◆ Available records:

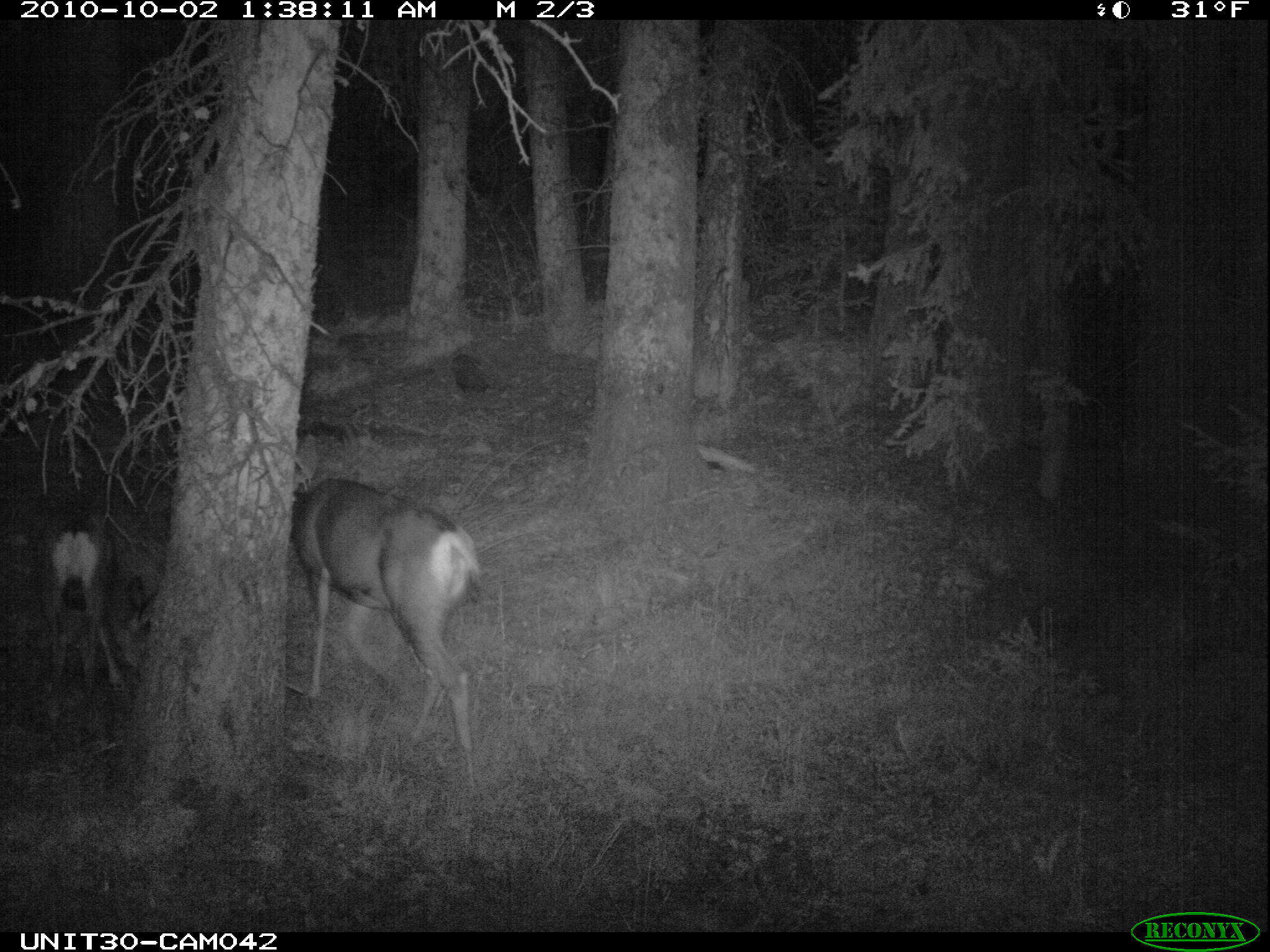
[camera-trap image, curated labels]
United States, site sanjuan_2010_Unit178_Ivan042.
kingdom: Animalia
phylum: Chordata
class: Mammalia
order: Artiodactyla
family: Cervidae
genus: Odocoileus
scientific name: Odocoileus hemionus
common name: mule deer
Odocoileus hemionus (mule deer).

◆ Work instruction:
Without including any picture, reproduce the material above word for word.

◆ Your solution:
[camera-trap image, curated labels]
United States, site sanjuan_2010_Unit178_Ivan042.
kingdom: Animalia
phylum: Chordata
class: Mammalia
order: Artiodactyla
family: Cervidae
genus: Odocoileus
scientific name: Odocoileus hemionus
common name: mule deer
Odocoileus hemionus (mule deer).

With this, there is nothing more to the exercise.